In meiner ersten Frauenbeziehung war das so romantisch: wir gehen immer lieb miteinander um und streiten uns nicht und so weiter. Ich musste aber erkennen, das stimmt einfach nicht, wir bleiben immer zwei unterschiedliche Individuen. Und nur, weil wir nun beide weiblich sind, haben wir nicht automatisch eine Harmonie-Beziehung. Das hab ich nun in den letzten zwölf, dreizehn Jahren gelernt, dass es auf die beiden Frauen ankommt, wie sie ihre Beziehung gestalten und nicht auf die Bilder und Vorurteile, die sie da mit sich herumschleppen. Diese Bilder und Vor-Urteile dürfen und müssen hinterfragt werden. Und zwar gemeinsam.
Das, was ich an der anderen nicht verstehe, was mir fremd und unlogisch vorkommt, steht ja für die eigene Unzufriedenheit in dem Moment. Da geht es ja letztlich überhaupt nicht um die andere Person, sondern darum, dass ich jetzt was loswerden muss, Frust habe. Und so etwas kann dann auch offengelegt, also "erklärt" werden. Das erwarte ich von mir und auch von der anderen, dass man sich über die eigenen Gefühle und Befindlichkeiten im Klaren ist. Und wenn ich feststelle, dass irgend etwas nicht zu ändern ist, weil es zu der anderen gehört, dann muss ich da keinen Terz mehr drum machen.
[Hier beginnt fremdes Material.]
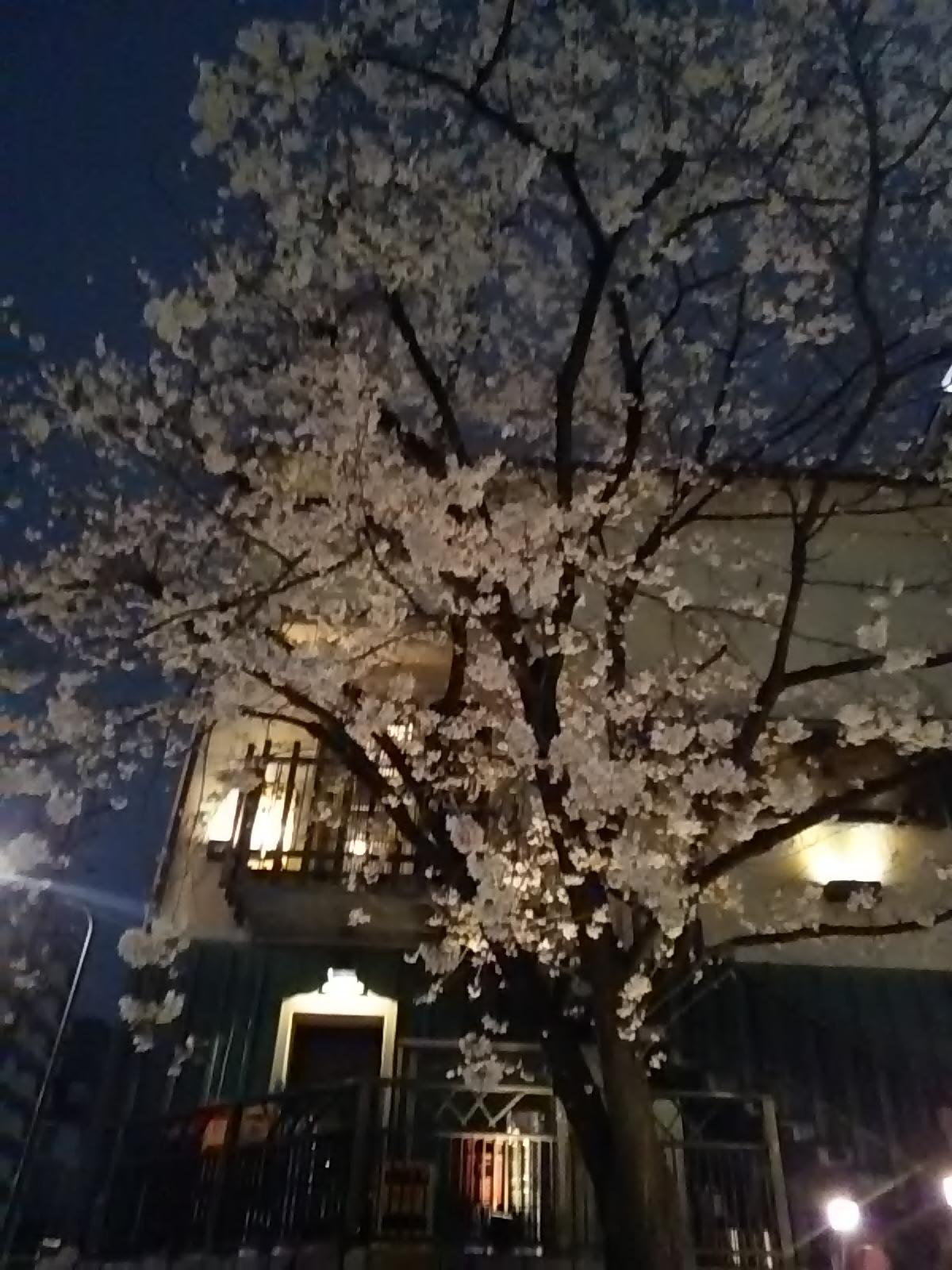 咲き誇れ、夜桜・・・_e0188079_14352643.jpg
Gabriele, zum Abschluss noch eine Frage mit einem leichten Augenzwinkern: Du gehörst ja zum Sternzeichen der Fische. Magst Du sagen, ob das für Dich Relevanz hat?

Weißt Du, ich richte mein Leben zwar nicht nach Horoskop und Tierkreiszeichen aus. Dennoch finde ich es manchmal hilfreich beim Reflektieren und Innehalten, über die jeweiligen Zuschreibungen nachzudenken. Nun bin ich nicht nur Fische, sondern hab auch noch die Zwillinge zum Aszendenten! Also da ist viel kommunikatives Potential, findest Du nicht? Die beiden Fische und die beiden Zwillinge haben sicher eine Menge zu diskutieren in mir drin, noch ehe ich überhaupt den Mund aufgemacht habe. Sehr zur Verwunderung meiner Liebsten übrigens, die mich manchmal Sachen fragt, von denen ich dachte, ich hätte das doch längst mit ihr besprochen...

Da Gabriele Bischoff dem Geburtstags-Trubel gemeinsam mit ihrer Liebsten in den warmen Süden entflieht, bleibt mir nun, an dieser Stelle ganz herzlich zu gratulieren und alles Gute zu wünschen; viel Kraft, viel Spaß und immer eine gute Balance zwischen Arbeiten und Besinnung!